The truth is that we get down about many things. Maybe you’re not as healthy as you used to be. You try to do things you used to do, but you don’t have the stamina for it anymore. I know the feeling, and I know that it can be depressing when we finally look in the mirror and realize we’re not as strong as we used to be or as fit as we used to be. You try to make a muscle and there’s more hanging under your arm than is on top of it. Some of you are getting on up there in age, and you’ve told me what it’s like to realize your driving skills are diminishing, or getting up and getting ready for church is a struggle.
It’s not just our physical condition; we get discouraged about any number of things. Sometimes our personal relationships aren’t what they ought to be. We look back and conclude that what we have today or what we enjoy today or where we are today pales in comparison to yesterday. This church isn’t like the one you used to attend; the products you buy aren’t as good as the ones they used to sell. The service at Lowe’s isn’t as good as what you used to get at the local hardware store. “The good old days.”
As much as that kind of discouragement can affect us and get us down, there’s another kind that I want to deal with, and that’s the discouragement and dissatisfaction that comes when our experiences of God are not what they used to be or what they ought to be. Most of us can think back and remember times when we were really close to God, those “mountaintop” experiences when God was so real and your view of life and the world was fresh and exciting.
We remember those times and try to reproduce them. We pray a little harder or a little longer. We read our Bibles more, get up earlier, begin this study or join that group hoping that this experience of God will get you back where you used to be.
In the text we’ll read this morning, Israel faced a similar kind of discouragement.

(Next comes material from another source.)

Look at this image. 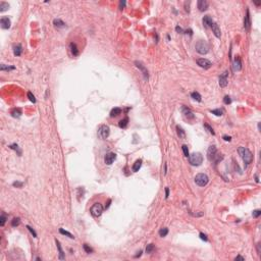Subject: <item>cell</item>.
Instances as JSON below:
<instances>
[{"mask_svg": "<svg viewBox=\"0 0 261 261\" xmlns=\"http://www.w3.org/2000/svg\"><path fill=\"white\" fill-rule=\"evenodd\" d=\"M238 152H239L241 158L243 159V161L246 163L247 165L252 162V160H253V154H252L251 151H250L248 148H246V147H240V148L238 149Z\"/></svg>", "mask_w": 261, "mask_h": 261, "instance_id": "1", "label": "cell"}, {"mask_svg": "<svg viewBox=\"0 0 261 261\" xmlns=\"http://www.w3.org/2000/svg\"><path fill=\"white\" fill-rule=\"evenodd\" d=\"M189 162H190V164L193 165V166H199V165H201L202 162H203V156H202V154H201V153H199V152H195V153H193V154L189 155Z\"/></svg>", "mask_w": 261, "mask_h": 261, "instance_id": "2", "label": "cell"}, {"mask_svg": "<svg viewBox=\"0 0 261 261\" xmlns=\"http://www.w3.org/2000/svg\"><path fill=\"white\" fill-rule=\"evenodd\" d=\"M195 49H196V51L198 53H200V54H207L208 51H209V46H208V44L205 41L200 40V41H198L196 43Z\"/></svg>", "mask_w": 261, "mask_h": 261, "instance_id": "3", "label": "cell"}, {"mask_svg": "<svg viewBox=\"0 0 261 261\" xmlns=\"http://www.w3.org/2000/svg\"><path fill=\"white\" fill-rule=\"evenodd\" d=\"M209 182V178L205 173H198L195 177V183L199 187H205Z\"/></svg>", "mask_w": 261, "mask_h": 261, "instance_id": "4", "label": "cell"}, {"mask_svg": "<svg viewBox=\"0 0 261 261\" xmlns=\"http://www.w3.org/2000/svg\"><path fill=\"white\" fill-rule=\"evenodd\" d=\"M109 134H110V129H109L108 126L102 125V126L99 127L98 132H97V135H98V137L100 138V139H102V140L107 139V138H108V136H109Z\"/></svg>", "mask_w": 261, "mask_h": 261, "instance_id": "5", "label": "cell"}, {"mask_svg": "<svg viewBox=\"0 0 261 261\" xmlns=\"http://www.w3.org/2000/svg\"><path fill=\"white\" fill-rule=\"evenodd\" d=\"M90 211H91V214L94 217H98V216L101 215L102 212H103V206L100 203H95L93 206L91 207Z\"/></svg>", "mask_w": 261, "mask_h": 261, "instance_id": "6", "label": "cell"}, {"mask_svg": "<svg viewBox=\"0 0 261 261\" xmlns=\"http://www.w3.org/2000/svg\"><path fill=\"white\" fill-rule=\"evenodd\" d=\"M218 156L217 154V150H216V147L214 145H211L209 148H208V151H207V157L210 161L212 160H215V158Z\"/></svg>", "mask_w": 261, "mask_h": 261, "instance_id": "7", "label": "cell"}, {"mask_svg": "<svg viewBox=\"0 0 261 261\" xmlns=\"http://www.w3.org/2000/svg\"><path fill=\"white\" fill-rule=\"evenodd\" d=\"M197 64H198L199 66H200V67L204 68V69H208V68H210L211 65H212L211 61H209V60L206 59V58H200V59H197Z\"/></svg>", "mask_w": 261, "mask_h": 261, "instance_id": "8", "label": "cell"}, {"mask_svg": "<svg viewBox=\"0 0 261 261\" xmlns=\"http://www.w3.org/2000/svg\"><path fill=\"white\" fill-rule=\"evenodd\" d=\"M115 158H116V154H115V153L109 152V153H107V154L105 155L104 161H105V163H106L107 165H110V164L113 163V161L115 160Z\"/></svg>", "mask_w": 261, "mask_h": 261, "instance_id": "9", "label": "cell"}, {"mask_svg": "<svg viewBox=\"0 0 261 261\" xmlns=\"http://www.w3.org/2000/svg\"><path fill=\"white\" fill-rule=\"evenodd\" d=\"M227 74H228V72H227V71H224V72L219 76V86H220L221 88L226 87L227 84H228V81H227Z\"/></svg>", "mask_w": 261, "mask_h": 261, "instance_id": "10", "label": "cell"}, {"mask_svg": "<svg viewBox=\"0 0 261 261\" xmlns=\"http://www.w3.org/2000/svg\"><path fill=\"white\" fill-rule=\"evenodd\" d=\"M244 28L246 29L247 31H249L250 28H251V19H250L249 9H247V11H246V17L244 18Z\"/></svg>", "mask_w": 261, "mask_h": 261, "instance_id": "11", "label": "cell"}, {"mask_svg": "<svg viewBox=\"0 0 261 261\" xmlns=\"http://www.w3.org/2000/svg\"><path fill=\"white\" fill-rule=\"evenodd\" d=\"M182 111H183V114L185 115V117H187L188 119H193L195 117V115L192 112V110L190 108H188V107H186V106L182 107Z\"/></svg>", "mask_w": 261, "mask_h": 261, "instance_id": "12", "label": "cell"}, {"mask_svg": "<svg viewBox=\"0 0 261 261\" xmlns=\"http://www.w3.org/2000/svg\"><path fill=\"white\" fill-rule=\"evenodd\" d=\"M135 64H136V66L139 68L141 71H142V73L144 74V76H145V79H148V70H147V68L145 67V65L142 63V62H140V61H135Z\"/></svg>", "mask_w": 261, "mask_h": 261, "instance_id": "13", "label": "cell"}, {"mask_svg": "<svg viewBox=\"0 0 261 261\" xmlns=\"http://www.w3.org/2000/svg\"><path fill=\"white\" fill-rule=\"evenodd\" d=\"M0 25H1V28H2V29L7 30V29L10 28L11 23H10V20H9L7 17H3V18H1V20H0Z\"/></svg>", "mask_w": 261, "mask_h": 261, "instance_id": "14", "label": "cell"}, {"mask_svg": "<svg viewBox=\"0 0 261 261\" xmlns=\"http://www.w3.org/2000/svg\"><path fill=\"white\" fill-rule=\"evenodd\" d=\"M202 22H203V26L206 28V29H208V28H211V26L213 25V21H212V19L209 17V15H205V17L203 18V20H202Z\"/></svg>", "mask_w": 261, "mask_h": 261, "instance_id": "15", "label": "cell"}, {"mask_svg": "<svg viewBox=\"0 0 261 261\" xmlns=\"http://www.w3.org/2000/svg\"><path fill=\"white\" fill-rule=\"evenodd\" d=\"M211 29H212L213 34L215 35V37H216V38H220V36H221V32H220V29H219L218 25L215 24V23H213V25L211 26Z\"/></svg>", "mask_w": 261, "mask_h": 261, "instance_id": "16", "label": "cell"}, {"mask_svg": "<svg viewBox=\"0 0 261 261\" xmlns=\"http://www.w3.org/2000/svg\"><path fill=\"white\" fill-rule=\"evenodd\" d=\"M198 8L200 11H205L208 8V2L206 0H199L198 1Z\"/></svg>", "mask_w": 261, "mask_h": 261, "instance_id": "17", "label": "cell"}, {"mask_svg": "<svg viewBox=\"0 0 261 261\" xmlns=\"http://www.w3.org/2000/svg\"><path fill=\"white\" fill-rule=\"evenodd\" d=\"M55 243H56V246H57V249H58V252H59V259H60V260L65 259V257H64V251L62 250V248H61L60 242L56 239V240H55Z\"/></svg>", "mask_w": 261, "mask_h": 261, "instance_id": "18", "label": "cell"}, {"mask_svg": "<svg viewBox=\"0 0 261 261\" xmlns=\"http://www.w3.org/2000/svg\"><path fill=\"white\" fill-rule=\"evenodd\" d=\"M241 69H242V61H241L240 57H236V59L234 61V70L239 71Z\"/></svg>", "mask_w": 261, "mask_h": 261, "instance_id": "19", "label": "cell"}, {"mask_svg": "<svg viewBox=\"0 0 261 261\" xmlns=\"http://www.w3.org/2000/svg\"><path fill=\"white\" fill-rule=\"evenodd\" d=\"M53 25H54V27L55 28H57V29H63V28H65V24L61 21L60 19H55L54 21H53Z\"/></svg>", "mask_w": 261, "mask_h": 261, "instance_id": "20", "label": "cell"}, {"mask_svg": "<svg viewBox=\"0 0 261 261\" xmlns=\"http://www.w3.org/2000/svg\"><path fill=\"white\" fill-rule=\"evenodd\" d=\"M22 52H23V47H22V45L21 44H17L13 47V53H14V55L15 56H20L21 54H22Z\"/></svg>", "mask_w": 261, "mask_h": 261, "instance_id": "21", "label": "cell"}, {"mask_svg": "<svg viewBox=\"0 0 261 261\" xmlns=\"http://www.w3.org/2000/svg\"><path fill=\"white\" fill-rule=\"evenodd\" d=\"M141 166H142V160H141V159L136 160V162H135L134 165H133V171H134V172L139 171V169L141 168Z\"/></svg>", "mask_w": 261, "mask_h": 261, "instance_id": "22", "label": "cell"}, {"mask_svg": "<svg viewBox=\"0 0 261 261\" xmlns=\"http://www.w3.org/2000/svg\"><path fill=\"white\" fill-rule=\"evenodd\" d=\"M69 47H70V51H71V54L73 56H78L79 55V50H78V47H76V45L74 43H70L69 44Z\"/></svg>", "mask_w": 261, "mask_h": 261, "instance_id": "23", "label": "cell"}, {"mask_svg": "<svg viewBox=\"0 0 261 261\" xmlns=\"http://www.w3.org/2000/svg\"><path fill=\"white\" fill-rule=\"evenodd\" d=\"M128 125H129V118H128V117H125L124 119H121V120L118 122V126H119V128H121V129H126V128L128 127Z\"/></svg>", "mask_w": 261, "mask_h": 261, "instance_id": "24", "label": "cell"}, {"mask_svg": "<svg viewBox=\"0 0 261 261\" xmlns=\"http://www.w3.org/2000/svg\"><path fill=\"white\" fill-rule=\"evenodd\" d=\"M191 97H192L194 100L198 101V102H201V100H202V99H201V98H202L201 95L199 94L198 92H192V93H191Z\"/></svg>", "mask_w": 261, "mask_h": 261, "instance_id": "25", "label": "cell"}, {"mask_svg": "<svg viewBox=\"0 0 261 261\" xmlns=\"http://www.w3.org/2000/svg\"><path fill=\"white\" fill-rule=\"evenodd\" d=\"M120 113H121V109L118 108V107H115V108H113V109L111 110V112H110V116H111V117H113V116H117V115H119Z\"/></svg>", "mask_w": 261, "mask_h": 261, "instance_id": "26", "label": "cell"}, {"mask_svg": "<svg viewBox=\"0 0 261 261\" xmlns=\"http://www.w3.org/2000/svg\"><path fill=\"white\" fill-rule=\"evenodd\" d=\"M11 115H12L13 117H20V116L22 115V110H21L20 108H14V109H12V111H11Z\"/></svg>", "mask_w": 261, "mask_h": 261, "instance_id": "27", "label": "cell"}, {"mask_svg": "<svg viewBox=\"0 0 261 261\" xmlns=\"http://www.w3.org/2000/svg\"><path fill=\"white\" fill-rule=\"evenodd\" d=\"M9 8V4L6 2H0V12H3L5 10H7Z\"/></svg>", "mask_w": 261, "mask_h": 261, "instance_id": "28", "label": "cell"}, {"mask_svg": "<svg viewBox=\"0 0 261 261\" xmlns=\"http://www.w3.org/2000/svg\"><path fill=\"white\" fill-rule=\"evenodd\" d=\"M177 132H178V135H179L180 138H185L186 137L185 131H184L180 126H177Z\"/></svg>", "mask_w": 261, "mask_h": 261, "instance_id": "29", "label": "cell"}, {"mask_svg": "<svg viewBox=\"0 0 261 261\" xmlns=\"http://www.w3.org/2000/svg\"><path fill=\"white\" fill-rule=\"evenodd\" d=\"M167 234H168V228H167V227H162V228H160V231H159V236H160L161 238L166 237Z\"/></svg>", "mask_w": 261, "mask_h": 261, "instance_id": "30", "label": "cell"}, {"mask_svg": "<svg viewBox=\"0 0 261 261\" xmlns=\"http://www.w3.org/2000/svg\"><path fill=\"white\" fill-rule=\"evenodd\" d=\"M59 233L61 234V235H64V236H67L68 238H70V239H74V237L70 234V233H68L67 231H64L63 228H59Z\"/></svg>", "mask_w": 261, "mask_h": 261, "instance_id": "31", "label": "cell"}, {"mask_svg": "<svg viewBox=\"0 0 261 261\" xmlns=\"http://www.w3.org/2000/svg\"><path fill=\"white\" fill-rule=\"evenodd\" d=\"M211 113L212 114H215L216 116H221L223 114V110L218 108V109H214V110H211Z\"/></svg>", "mask_w": 261, "mask_h": 261, "instance_id": "32", "label": "cell"}, {"mask_svg": "<svg viewBox=\"0 0 261 261\" xmlns=\"http://www.w3.org/2000/svg\"><path fill=\"white\" fill-rule=\"evenodd\" d=\"M153 251H154V245H153V244L147 245V247H146V253L150 254V253H152Z\"/></svg>", "mask_w": 261, "mask_h": 261, "instance_id": "33", "label": "cell"}, {"mask_svg": "<svg viewBox=\"0 0 261 261\" xmlns=\"http://www.w3.org/2000/svg\"><path fill=\"white\" fill-rule=\"evenodd\" d=\"M20 222H21L20 217H14V218L12 219V221H11V225H12L13 227H15V226H18V225L20 224Z\"/></svg>", "mask_w": 261, "mask_h": 261, "instance_id": "34", "label": "cell"}, {"mask_svg": "<svg viewBox=\"0 0 261 261\" xmlns=\"http://www.w3.org/2000/svg\"><path fill=\"white\" fill-rule=\"evenodd\" d=\"M6 219H7L6 215H5L4 213H2V214H1V216H0V225H1V226H3V225L5 224V221H6Z\"/></svg>", "mask_w": 261, "mask_h": 261, "instance_id": "35", "label": "cell"}, {"mask_svg": "<svg viewBox=\"0 0 261 261\" xmlns=\"http://www.w3.org/2000/svg\"><path fill=\"white\" fill-rule=\"evenodd\" d=\"M182 149H183V152H184V155L186 157H189V149H188V146L187 145H183L182 146Z\"/></svg>", "mask_w": 261, "mask_h": 261, "instance_id": "36", "label": "cell"}, {"mask_svg": "<svg viewBox=\"0 0 261 261\" xmlns=\"http://www.w3.org/2000/svg\"><path fill=\"white\" fill-rule=\"evenodd\" d=\"M9 148H10V149H13V150H15V151H18V154H19V155L22 154V151L20 150V148H19V146H18L17 144H12V145H10Z\"/></svg>", "mask_w": 261, "mask_h": 261, "instance_id": "37", "label": "cell"}, {"mask_svg": "<svg viewBox=\"0 0 261 261\" xmlns=\"http://www.w3.org/2000/svg\"><path fill=\"white\" fill-rule=\"evenodd\" d=\"M14 68H15L14 66H7L5 64H1V67H0V69H1V70H12Z\"/></svg>", "mask_w": 261, "mask_h": 261, "instance_id": "38", "label": "cell"}, {"mask_svg": "<svg viewBox=\"0 0 261 261\" xmlns=\"http://www.w3.org/2000/svg\"><path fill=\"white\" fill-rule=\"evenodd\" d=\"M204 128L210 133V134H212V135H215V133H214V131H213V129L208 125V124H204Z\"/></svg>", "mask_w": 261, "mask_h": 261, "instance_id": "39", "label": "cell"}, {"mask_svg": "<svg viewBox=\"0 0 261 261\" xmlns=\"http://www.w3.org/2000/svg\"><path fill=\"white\" fill-rule=\"evenodd\" d=\"M83 248H84V250H85L87 253H92V252H93V249H92L91 247H89L87 244H84V245H83Z\"/></svg>", "mask_w": 261, "mask_h": 261, "instance_id": "40", "label": "cell"}, {"mask_svg": "<svg viewBox=\"0 0 261 261\" xmlns=\"http://www.w3.org/2000/svg\"><path fill=\"white\" fill-rule=\"evenodd\" d=\"M28 97L30 99V101H32L33 103H36V99H35V96L32 94V92H28Z\"/></svg>", "mask_w": 261, "mask_h": 261, "instance_id": "41", "label": "cell"}, {"mask_svg": "<svg viewBox=\"0 0 261 261\" xmlns=\"http://www.w3.org/2000/svg\"><path fill=\"white\" fill-rule=\"evenodd\" d=\"M27 228H28L29 231H30V233H31V234L33 235V237H34V238H37V234H36V232L34 231V229H33L32 227H31L30 225H27Z\"/></svg>", "mask_w": 261, "mask_h": 261, "instance_id": "42", "label": "cell"}, {"mask_svg": "<svg viewBox=\"0 0 261 261\" xmlns=\"http://www.w3.org/2000/svg\"><path fill=\"white\" fill-rule=\"evenodd\" d=\"M260 214H261V210L257 209V210H254V211H253L252 215H253V217H258V216H260Z\"/></svg>", "mask_w": 261, "mask_h": 261, "instance_id": "43", "label": "cell"}, {"mask_svg": "<svg viewBox=\"0 0 261 261\" xmlns=\"http://www.w3.org/2000/svg\"><path fill=\"white\" fill-rule=\"evenodd\" d=\"M223 102H224V104H231V103H232L231 97H229V96H225V97L223 98Z\"/></svg>", "mask_w": 261, "mask_h": 261, "instance_id": "44", "label": "cell"}, {"mask_svg": "<svg viewBox=\"0 0 261 261\" xmlns=\"http://www.w3.org/2000/svg\"><path fill=\"white\" fill-rule=\"evenodd\" d=\"M200 239L201 240H203V241H205V242H207L208 241V238H207V235L206 234H203V233H200Z\"/></svg>", "mask_w": 261, "mask_h": 261, "instance_id": "45", "label": "cell"}, {"mask_svg": "<svg viewBox=\"0 0 261 261\" xmlns=\"http://www.w3.org/2000/svg\"><path fill=\"white\" fill-rule=\"evenodd\" d=\"M13 187H17V188H22L23 187V183H20V182H14L12 184Z\"/></svg>", "mask_w": 261, "mask_h": 261, "instance_id": "46", "label": "cell"}, {"mask_svg": "<svg viewBox=\"0 0 261 261\" xmlns=\"http://www.w3.org/2000/svg\"><path fill=\"white\" fill-rule=\"evenodd\" d=\"M176 31H177L178 33H180V34H184V33H185V31H184V30H183L181 27H179V26L176 27Z\"/></svg>", "mask_w": 261, "mask_h": 261, "instance_id": "47", "label": "cell"}, {"mask_svg": "<svg viewBox=\"0 0 261 261\" xmlns=\"http://www.w3.org/2000/svg\"><path fill=\"white\" fill-rule=\"evenodd\" d=\"M223 140L226 141V142H229L232 140V137L231 136H223Z\"/></svg>", "mask_w": 261, "mask_h": 261, "instance_id": "48", "label": "cell"}, {"mask_svg": "<svg viewBox=\"0 0 261 261\" xmlns=\"http://www.w3.org/2000/svg\"><path fill=\"white\" fill-rule=\"evenodd\" d=\"M125 5H126V1H120L119 2V9H122Z\"/></svg>", "mask_w": 261, "mask_h": 261, "instance_id": "49", "label": "cell"}, {"mask_svg": "<svg viewBox=\"0 0 261 261\" xmlns=\"http://www.w3.org/2000/svg\"><path fill=\"white\" fill-rule=\"evenodd\" d=\"M168 196H169V189H168V188H165V198L167 199Z\"/></svg>", "mask_w": 261, "mask_h": 261, "instance_id": "50", "label": "cell"}, {"mask_svg": "<svg viewBox=\"0 0 261 261\" xmlns=\"http://www.w3.org/2000/svg\"><path fill=\"white\" fill-rule=\"evenodd\" d=\"M235 260H243V261H244V260H245V258H244V257H242V256H237V257L235 258Z\"/></svg>", "mask_w": 261, "mask_h": 261, "instance_id": "51", "label": "cell"}, {"mask_svg": "<svg viewBox=\"0 0 261 261\" xmlns=\"http://www.w3.org/2000/svg\"><path fill=\"white\" fill-rule=\"evenodd\" d=\"M255 180H256L257 183H259V180H258V177H257V176H255Z\"/></svg>", "mask_w": 261, "mask_h": 261, "instance_id": "52", "label": "cell"}, {"mask_svg": "<svg viewBox=\"0 0 261 261\" xmlns=\"http://www.w3.org/2000/svg\"><path fill=\"white\" fill-rule=\"evenodd\" d=\"M255 4H256L257 6H259V5H260V2H255Z\"/></svg>", "mask_w": 261, "mask_h": 261, "instance_id": "53", "label": "cell"}]
</instances>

They were in the beginning stages of rebuilding the temple at Jerusalem, but their memories of days gone by got them down. It happens to all of us as we relate to God and the things of God. But is that as good as it gets? Are we to live with disappointment and only the memories of better days? You miss a favorite mentor or pastor. You miss a great church or period of history in your church. You miss that closeness to God: you miss the mountaintop. In this message I want to ask and answer the question, How do we get it back?
Be Honest About The Past
Let’s read Haggai 2:1-3.
“In the seventh month, in the one and twentieth day of the month, came the word of the Lord by the prophet Haggai, saying, Speak now to Zerubbabel the son of Shealtiel, governor of Judah, and to Joshua the son of Josedech, the high priest, and to the residue of the people, saying, Who is left among you that saw this house in her first glory? And how do ye see it now? Is it not in your eyes in comparison of it as nothing?